| Task brief |
Find and copy each line in the material below where the string "организации" occurs.

| Dataset extract |
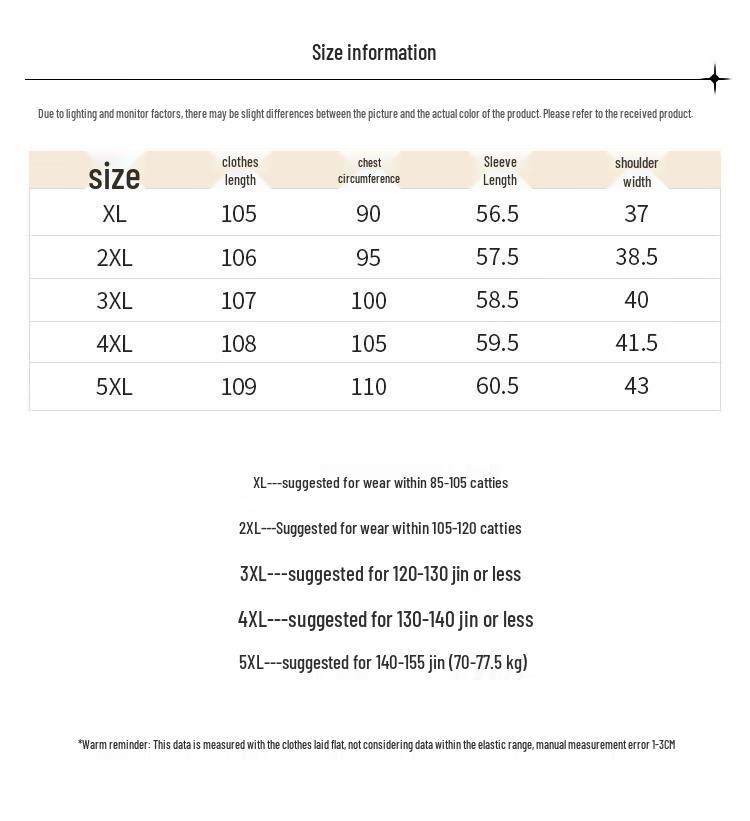 Size information

Due to lighting and monitor factors, there may be slight differences between the picture and the actual color of the product. Please refer to the received product.

| size | clothes length | chest circumference | Sleeve Length | shoulder width |
|---|---|---|---|---|
| XL | 105 | 90 | 56.5 | 37 |
| 2XL | 106 | 95 | 57.5 | 38.5 |
| 3XL | 107 | 100 | 58.5 | 40 |
| 4XL | 108 | 105 | 59.5 | 41.5 |
| 5XL | 109 | 110 | 60.5 | 43 |

XL---suggested for wear within 85-105 catties

2XL---Suggested for wear within 105-120 catties

3XL---suggested for 120-130 jin or less

4XL---suggested for 130-140 jin or less

5XL---suggested for 140-155 jin (70-77.5 kg)

*Warm reminder: This data is measured with the clothes laid flat, not considering data within the elastic range, manual measurement error 1-3CM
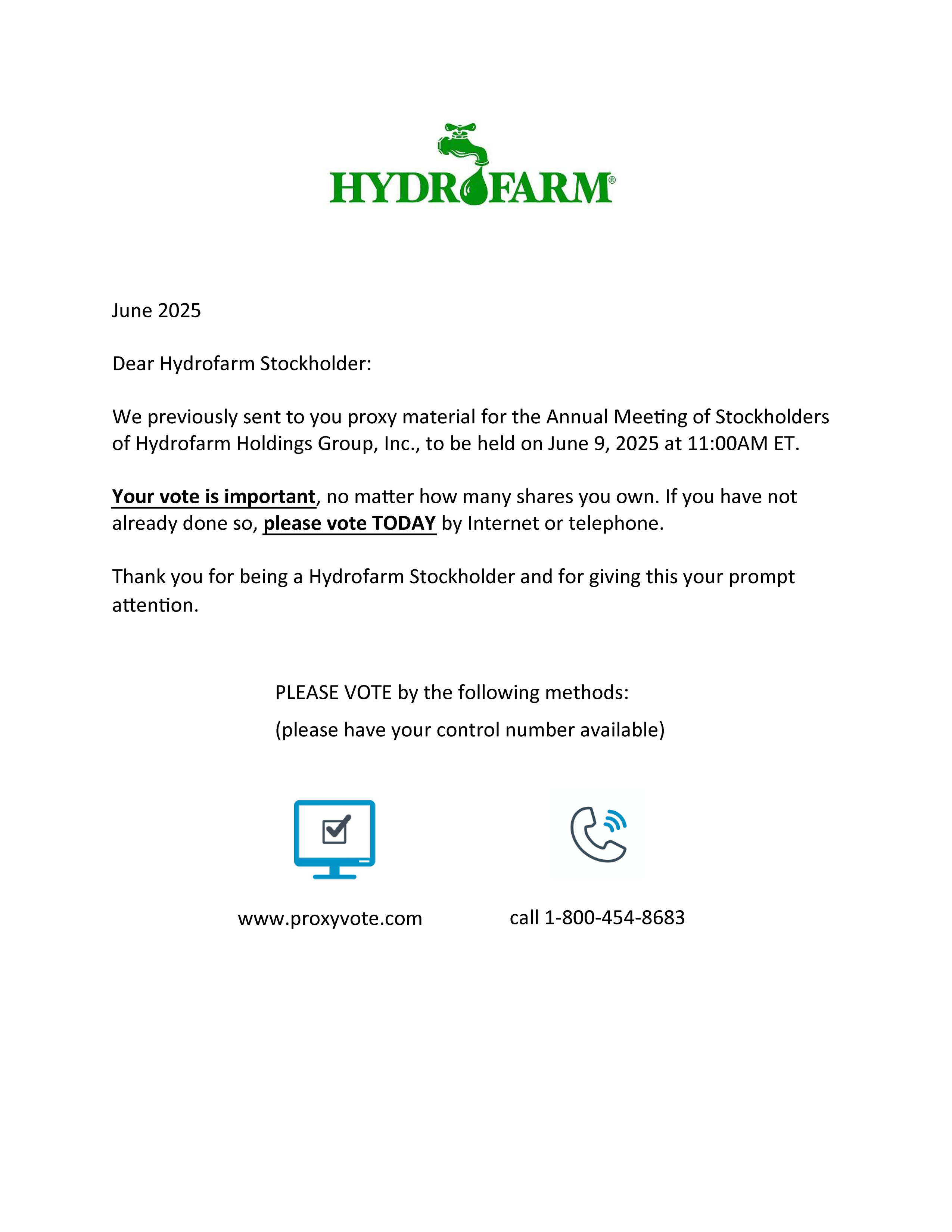 HYDROFARM®

June 2025

Dear Hydrofarm Stockholder:

We previously sent to you proxy material for the Annual Meeting of Stockholders of Hydrofarm Holdings Group, Inc., to be held on June 9, 2025 at 11:00AM ET.

Your vote is important, no matter how many shares you own. If you have not already done so, please vote TODAY by Internet or telephone.

Thank you for being a Hydrofarm Stockholder and for giving this your prompt attention.

PLEASE VOTE by the following methods:
(please have your control number available)

www.proxyvote.com

call 1-800-454-8683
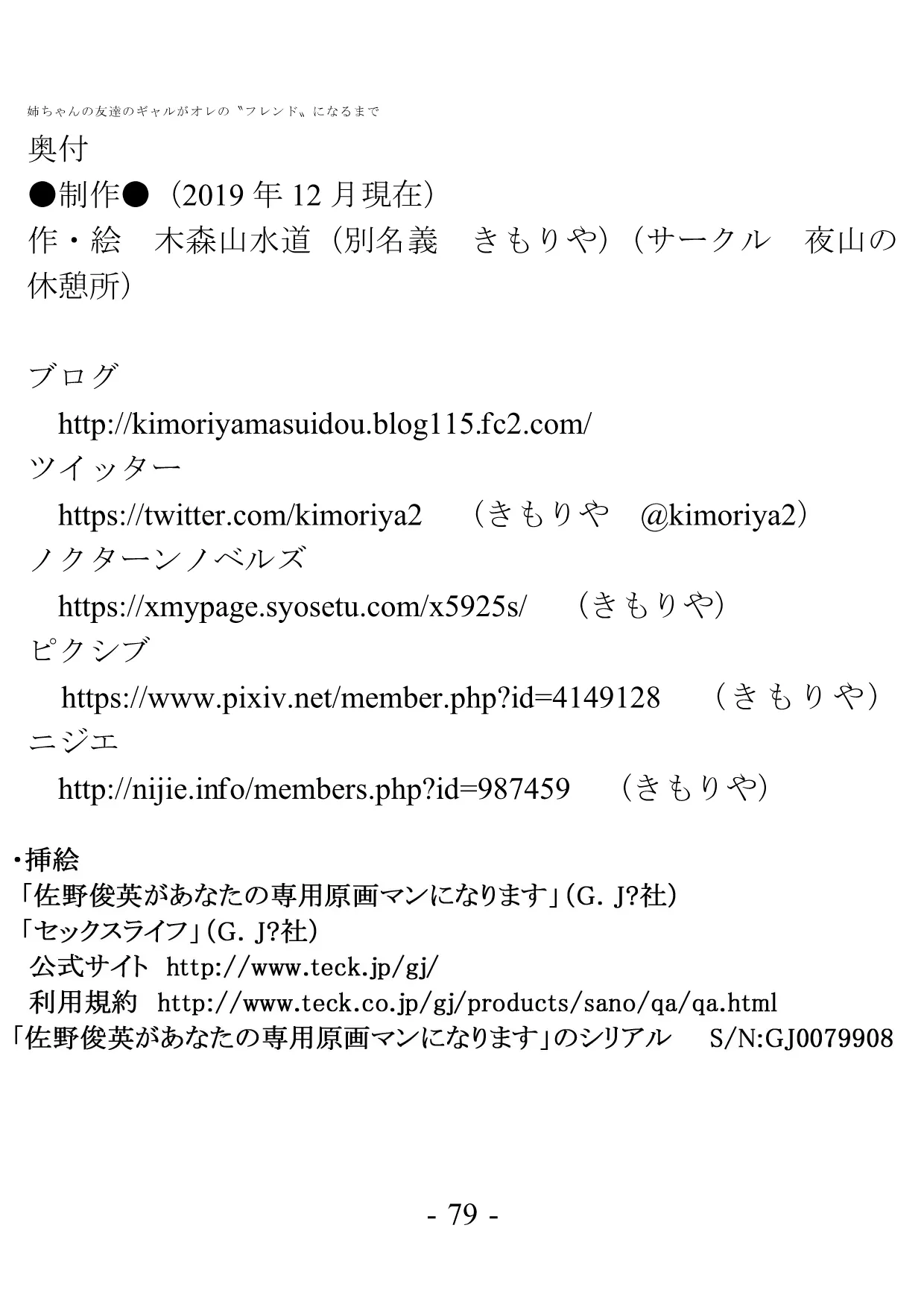 姉ちゃんの友達のギャルがオレの〝フレンド〟になるまで

奥付

●制作●（2019 年 12 月現在）

作・絵　木森山水道（別名義　きもりや）（サークル　夜山の休憩所）

ブログ

http://kimoriyamasuidou.blog115.fc2.com/

ツイッター

https://twitter.com/kimoriya2　（きもりや　@kimoriya2）

ノクターンノベルズ

https://xmypage.syosetu.com/x5925s/　（きもりや）

ピクシブ

https://www.pixiv.net/member.php?id=4149128　（きもりや）

ニジエ

http://nijie.info/members.php?id=987459　（きもりや）

・挿絵

「佐野俊英があなたの専用原画マンになります」（G. J?社）

「セックスライフ」（G. J?社）

公式サイト http://www.teck.jp/gj/

利用規約 http://www.teck.co.jp/gj/products/sano/qa/qa.html

「佐野俊英があなたの専用原画マンになります」のシリアル　S/N:GJ0079908

- 79 -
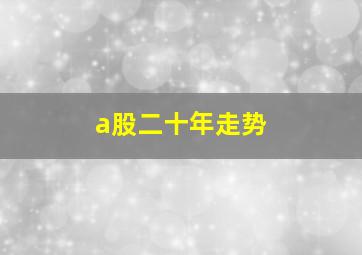 a股二十年走势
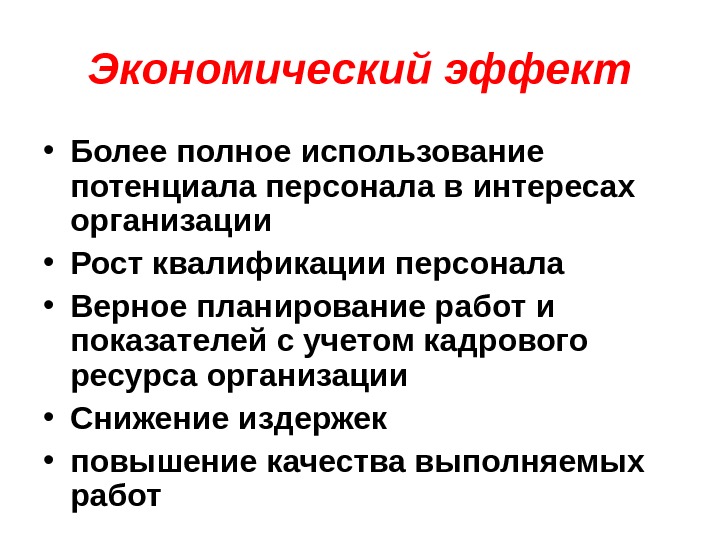 Экономический эффект

• Более полное использование потенциала персонала в интересах организации
• Рост квалификации персонала
• Верное планирование работ и показателей с учетом кадрового ресурса организации
• Снижение издержек
• повышение качества выполняемых работ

| Answer below |
• Более полное использование потенциала персонала в интересах организации
• Верное планирование работ и показателей с учетом кадрового ресурса организации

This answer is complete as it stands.